In August 2001, the FASB issued SFAS No. 144, "Accounting for the
Impairment or Disposal of Long-Lived Assets". This standard sets forth the
impairment of long-lived assets, whether they are held and used or are
disposed of by sale or other means. It also broadens and modifies the
presentation of discontinued operations. The standard will be effective for
the Company's fiscal year 2003, although early adoption is permitted, and
its provisions are generally to be applied prospectively. The Company is in
the process of evaluating the adoption of this standard, but does not
believe it will have a material impact on its consolidated financial
statements.


ITEM 7A. QUANTITATIVE AND QUALITATIVE DISCLOSURES ABOUT MARKET RISK

The Company believes its exposure to market risk is relatively low. The
Company has no investments in derivative instruments. Transactions with
foreign customers and suppliers are made in U.S. currency. The Company's
primary exposure to market risk relates to outstanding borrowings with
variable interest rate terms associated with the factoring of the
Company's receivables.


ITEM 8. FINANCIAL STATEMENTS

See "Item 14. Exhibits, Financial Statement Schedules and Reports on
Form 8-K" for the Company's financial statements and notes thereto, and
the financial statement schedule filed on part of this report.

ITEM 9. CHANGES AND DISAGREEMENTS WITH ACCOUNTANTS ON ACCOUNTING AND
FINANCIAL DISCLOSURE

Not applicable.

PART III

ITEM 10. DIRECTORS AND EXECUTIVE OFFICERS


The following table sets forth certain information regarding the
persons elected as Directors of the Company as of February 12, 2002.

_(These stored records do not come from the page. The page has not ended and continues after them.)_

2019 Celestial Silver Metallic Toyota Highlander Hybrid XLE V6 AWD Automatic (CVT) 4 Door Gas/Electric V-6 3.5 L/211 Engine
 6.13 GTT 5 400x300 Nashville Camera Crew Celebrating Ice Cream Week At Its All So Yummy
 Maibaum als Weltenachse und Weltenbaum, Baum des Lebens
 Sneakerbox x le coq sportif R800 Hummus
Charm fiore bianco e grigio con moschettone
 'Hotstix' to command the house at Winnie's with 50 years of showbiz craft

Name Age Position with the Company

Samuel J. (Sam) Furrow Sr. (2) 60 Chairman of the Board,
and Director

Patricia Anderson-Lasko 42 Chief Executive Officer;
Director

Samuel J. (Jay) Furrow, Jr. 28 President,
Director and Acting Chief
Financial Officer

Daniel A. (Dan) Page (1)(2) 51 Director

Marc B. Crossman (1) 30 Director

John G. Looney, MD (1)(2) 58 Director

____________________

(1) Member of the audit committee of the Board of Directors.
(2) Member of the executive compensation committee of the Board of
Directors.

Following is information with respect to the business experience for at least
the last five years and certain other information regarding each of the nominees
for election as a Director.

Samuel J. (Sam) Furrow became a Director in April 1998 and the Company's
Chairman and Chief Executive Officer in October 1998. He served as Chief
Executive Officer until December, 2000, when Ms. AndersonLasko resumed that
position. Mr. Furrow has also been the Chairman of Furrow Auction Company (a
real estate and equipment sales company) since April 1968, Chairman of Furrow-
Justice Machinery Corporation (a six-branch industrial and construction
equipment dealer) since September 1983, Owner of Knoxville Motor Company-
Mercedes Benz since December 1980 and of Land Rover of Knoxville since July
1997. Mr. Furrow has been a Director of Southeastern Advertising Inc. (an
advertising agency) since April 1968, a Director of First American National
Bank since September 1993, and of Goody's Family Clothing, Inc, a publicly
traded retail clothing store chain, since 1995. Sam Furrow is Jay Furrow's
father.

Patricia Anderson-Lasko has been President and a Director of the Company
since August 1990 and President of the Company's Innovo, Inc. subsidiary since
she founded that company in 1987. From August 1990 until August 1997,
Ms. Anderson-Lasko was also the Chairman and Chief Executive Officer of the
Company, and she reassumed to title of Chief Executive Officer in December,
2000.

Daniel A. Page was the chief operating officer of the Company from August
1997 through April 1999 and has been a Director of the Company since August
1997. From June 1993 until August 1997, Mr. Page was the principal operating
and executive officer of Southeast Mat Company, a privately held manufacturer
of automobile floor mats. Prior thereto Mr. Page was the president of
Tennessee Properties Company, a privately held real estate development company.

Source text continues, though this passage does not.